Grâce à ces manipulations, le nombre de chômeurs «invisibles», placés hors baromètre officiel, a explosé depuis dix ans. D’après Pierre Concialdi, économiste à l’IRES, l’effectif des catégories 2, 3, 6, 7, 8 et DRE a augmenté de 100.000 personnes entre 1993 et 1997, puis de 400.000 entre 1997 et 2001 et de 160.000 entre 2001 et 2005 (1). En 1985, un chômeur sur dix seulement était hors statistique officielle. Cette proportion augmente doucement jusqu’en 1996 (25%), puis explose pour atteindre 41% en 2001. Depuis elle progresse lentement, jusqu’à 43% aujourd’hui.
La poussée des catégories 6, 7 et 8 est due au boom de l’emploi précaire. Mais l’explosion des 2 et 3 s’explique par des pratiques volontaires dans les ANPE. «Pour dégonfler les chiffres, les directions locales ont incité les agents à basculer les chômeurs vers les catégories 2 et 3», explique Margot Undriener, de la CGT-ANPE. «On ne tient plus compte de l’emploi voulu par le chômeur, mais de sa situation». Par exemple, si une personne annonce en entretien qu’elle travaille à temps partiel, elle va être déplacée en catégorie 2 puisqu’on considère qu’elle n’est disponible que pour un autre temps partiel.
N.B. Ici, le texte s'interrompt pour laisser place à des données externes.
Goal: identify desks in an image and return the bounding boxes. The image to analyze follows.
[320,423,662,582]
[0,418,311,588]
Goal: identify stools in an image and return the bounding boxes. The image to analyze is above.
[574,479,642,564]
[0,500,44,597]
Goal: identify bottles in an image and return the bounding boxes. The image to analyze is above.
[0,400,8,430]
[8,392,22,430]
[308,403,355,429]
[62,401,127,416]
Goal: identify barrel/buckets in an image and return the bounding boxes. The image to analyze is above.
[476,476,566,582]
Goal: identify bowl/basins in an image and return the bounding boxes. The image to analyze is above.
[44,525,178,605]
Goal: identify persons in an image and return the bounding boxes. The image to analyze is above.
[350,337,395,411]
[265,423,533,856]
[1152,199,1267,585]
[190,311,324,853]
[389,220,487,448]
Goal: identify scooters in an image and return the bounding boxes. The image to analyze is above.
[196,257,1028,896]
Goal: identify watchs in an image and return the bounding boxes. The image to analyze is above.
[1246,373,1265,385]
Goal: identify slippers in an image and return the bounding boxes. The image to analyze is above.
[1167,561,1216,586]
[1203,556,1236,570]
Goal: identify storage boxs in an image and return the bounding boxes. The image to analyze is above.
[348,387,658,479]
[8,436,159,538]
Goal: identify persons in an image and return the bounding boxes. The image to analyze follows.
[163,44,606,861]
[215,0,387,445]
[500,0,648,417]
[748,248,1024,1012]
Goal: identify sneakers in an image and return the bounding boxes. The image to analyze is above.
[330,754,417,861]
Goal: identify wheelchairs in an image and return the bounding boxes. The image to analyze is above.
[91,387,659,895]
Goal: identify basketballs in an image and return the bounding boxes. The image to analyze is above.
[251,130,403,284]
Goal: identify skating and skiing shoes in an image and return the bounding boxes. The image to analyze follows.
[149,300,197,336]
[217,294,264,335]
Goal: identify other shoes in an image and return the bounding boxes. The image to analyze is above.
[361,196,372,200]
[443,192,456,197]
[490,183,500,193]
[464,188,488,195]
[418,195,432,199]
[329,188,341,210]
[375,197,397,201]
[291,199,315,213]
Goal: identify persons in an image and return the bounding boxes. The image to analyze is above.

Une autre doit se faire opérer dans quelques mois : elle n’est donc disponible que pour un emploi temporaire (catégorie 3). En parallèle, pour écrêter la courbe du chômage, l’ANPE a mobilisé d’autres outils comme les radiations, qui ont bondi de 5.000 par mois en 1995, à 34.000 aujourd’hui.
4,5 millions de chômeurs
Aujourd’hui, la catégorie 1 ne représente donc plus que 57% des chômeurs. Quand, en 2005, le chômage officiel s’élève en moyenne à 2.419.000 personnes (catégorie 1), soit 9% de la population active, il ignore 1.421.000 chômeurs des catégories 2, 3, 6, 7, 8, et 404 000 DRE. Le «vrai» chiffre du chômage est donc de 4.244.000, soit 15% de la population active.
En fait, on est encore loin du compte. À ce total, il faudrait ajouter les 160.000 chômeurs en formation ou en maladie donc pas disponibles immédiatement (catégorie 4). Et une partie de la catégorie 5 (110.000 personnes) où sont basculés les chômeurs en emploi aidé. Sans oublier les demandeurs d’emploi des DOM (160.000 pour la seule catégorie 1) exclus, de manière tout à fait arbitraire, des statistiques officielles chaque mois. On dépasse alors les 4,5 millions de chômeurs.
Comme le souligne Pierre Concialdi, le halo du chômage est bien plus large encore. Il comprend les chômeurs «découragés» qui, ne touchant pas ou plus d’allocation des Assedic, ne voient plus l’intérêt de s’inscrire à l’ANPE après de longues années sans retrouver d’emploi. Une population difficile à estimer, mais on sait par exemple que, sur 1 million de érémistes, 40% ne sont pas inscrits à l’ANPE. Le halo englobe aussi une partie des personnes à temps partiel en «sous-emploi», c’est-à-dire souhaitant travailler plus : selon l’INSEE, un quart de ce 1,2 million de salariées (ce sont des femmes à 80%) n’est pas inscrit à l’ANPE. De même, 60% des femmes au foyer, classées dans la catégorie des inactifs, aimeraient travailler. De quoi franchir la barre des 5 millions de chômeurs en France.
(1) «Des chômages de plus en plus invisibles », note de CERC-Association nº 10, juin 2001.